A primeira visita ocorre sempre das 6h às 7h30, seguida pela segunda – das 11h às 12h30, e a terceira – das 17h às 18h30. “Moro aqui faz 20 anos e eles começaram a vir aqui em casa com frequência tem dez. Só que a situação se intensificou mesmo há cinco anos”, conta o empresário Gilberto Serafim Matos que mora em frente ao Bosque Municipal e relata as peripécias dos macacos com um grande sorriso.

Parte do bando com o espólio do almoço (Foto: David Arioch)

Parte do bando com o espólio do almoço (Foto: David Arioch)

Hoje, os Chicos são quase membros da família, tanto que a liberdade chega a ponto de passarem bons momentos diários na casa do seu Gilberto, onde conhecem todos os cômodos. Lá, fuçam na TV e em outros aparelhos eletrônicos, deitam no sofá e pulam sobre as camas. Até mesmo as mamães que transportam as suas macaquinhas nas costas frequentam a residência e se dão o direito de abrir o armário e pegar um pacote de biscoito recheado.

• [QUESTÕES PROPOSTAS]
[A] Responda, com base no trecho sobre os macacos:
(i) Em que horário ocorre a segunda visita?
(ii) Há quantos anos Gilberto Serafim Matos mora no local?
(iii) O que as mamães que carregam as macaquinhas nas costas pegam no armário?
[B] Prossiga o trecho sobre os macacos que frequentam a casa de seu Gilberto a partir da última frase apresentada.
A listagem seguinte não tem relação com o trecho sobre os macacos.

• [DADOS REGISTRADOS]
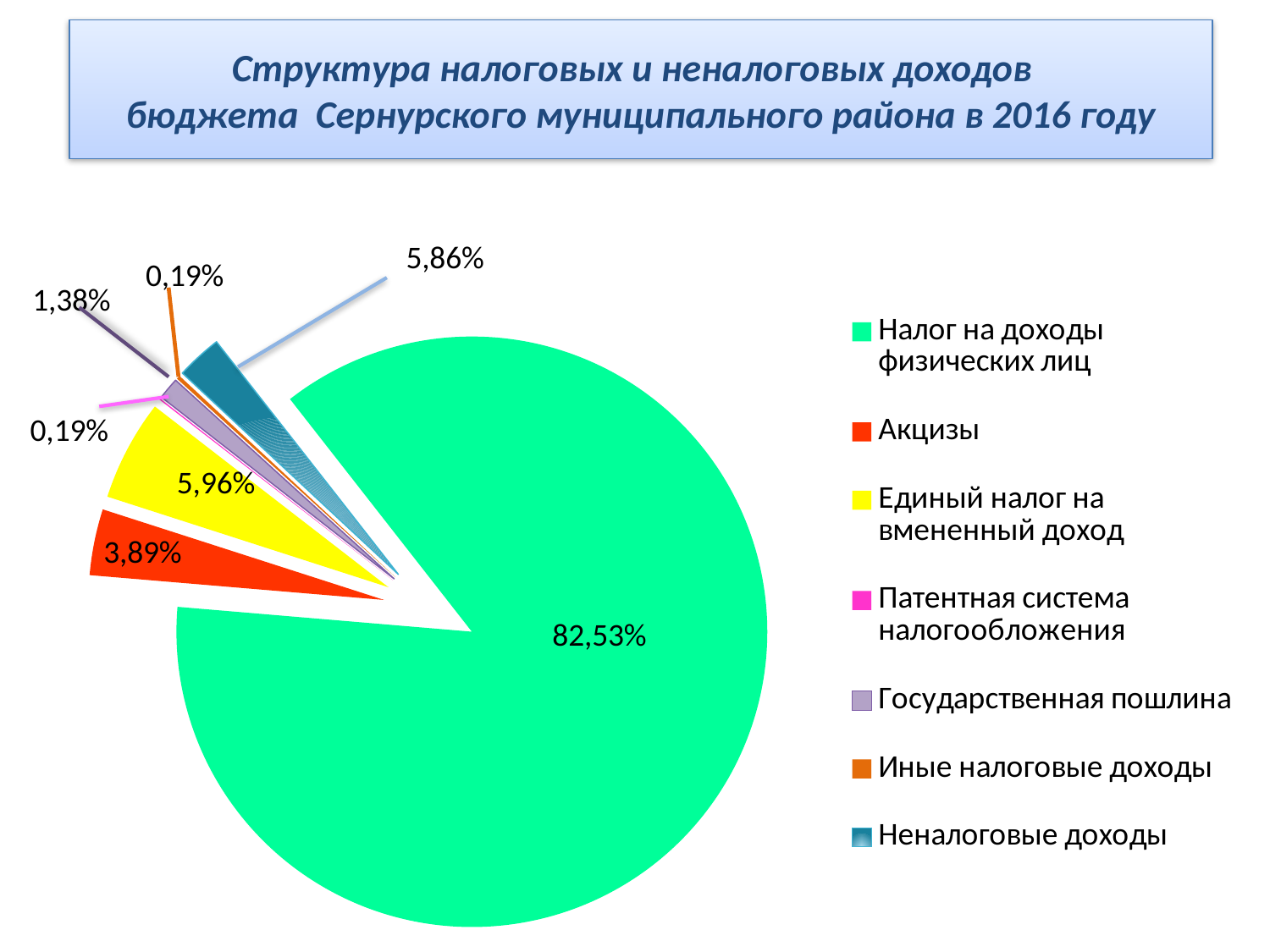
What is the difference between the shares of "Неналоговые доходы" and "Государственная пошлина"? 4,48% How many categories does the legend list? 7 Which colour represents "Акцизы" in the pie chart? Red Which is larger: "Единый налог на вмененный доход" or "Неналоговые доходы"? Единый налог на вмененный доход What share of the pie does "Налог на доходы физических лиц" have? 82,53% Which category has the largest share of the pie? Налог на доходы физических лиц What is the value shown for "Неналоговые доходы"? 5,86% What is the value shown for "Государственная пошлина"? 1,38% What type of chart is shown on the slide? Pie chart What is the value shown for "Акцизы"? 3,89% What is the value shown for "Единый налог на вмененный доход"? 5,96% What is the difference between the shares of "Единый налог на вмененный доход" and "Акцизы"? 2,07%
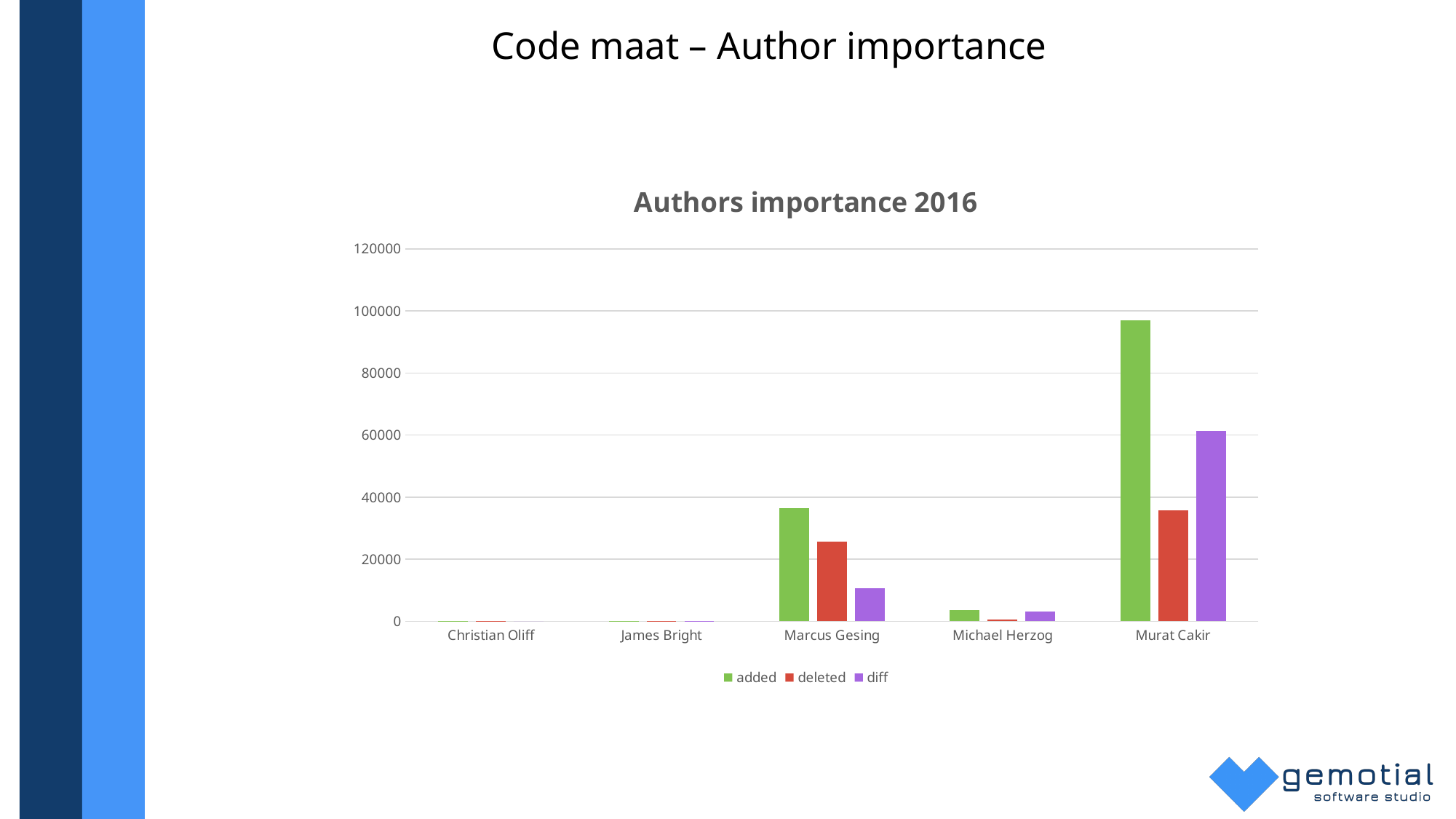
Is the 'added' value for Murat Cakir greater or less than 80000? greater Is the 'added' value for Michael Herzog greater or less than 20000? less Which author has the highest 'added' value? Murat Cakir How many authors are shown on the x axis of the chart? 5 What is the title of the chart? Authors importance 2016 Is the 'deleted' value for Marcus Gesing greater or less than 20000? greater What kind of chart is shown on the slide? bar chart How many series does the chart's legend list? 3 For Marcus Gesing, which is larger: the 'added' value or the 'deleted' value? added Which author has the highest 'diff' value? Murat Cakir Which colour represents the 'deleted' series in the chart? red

• [RESPOSTAS ÀS QUESTÕES]
[A]
(i) Das 11h às 12h30.
(ii) Há 20 anos.
(iii) Um pacote de biscoito recheado.

[B]
Só que a liberdade no local exige um certo controle, até porque alguns animais são mais geniosos. A dona de casa Maria de Fátima Santos cita o episódio em que um Chico pegou o tapete da cozinha e ficou rolando sobre ele em frente ao portão. Só parou com a algazarra quando foi recompensado com um pedaço de pão. “Se não desse, acho que ele teria sumido com o tapete”, comenta. No bairro, entre os alimentos levados pelos Chicos estão arroz, feijão, carnes, frutas, pães, bolos, ovos, biscoitos, bolachas, chips, rações de gato e cachorro, manteiga, margarina, óleo e azeite.

Os macacos furtam ou roubam qualquer alimento ao alcance das mãos. Se a fome for muito grande, eles consomem no local. Do contrário, levam para o bosque e comem em cima das árvores. Um dia, um dos Chicos foi iludido pela própria fome quando furtou uma fruteira com alimentos de plástico. Inconformado, passou horas batendo as “frutas” contra o tronco da árvore, na ilusão de extrair algo comestível. “Eles adoram pão caseiro. Teve um que abraçou um do tamanho dele e sumiu em direção ao bosque”, lembra a dona de casa Maria José Rodrigues Barros que em outra oportunidade teve de interromper o café da manhã por causa de uma saraivada de pedras.

Hora de ser rápido para não ficar sem "rango" (Foto: David Arioch)

Hora de ser rápido para não ficar sem “rango” (Foto: David Arioch)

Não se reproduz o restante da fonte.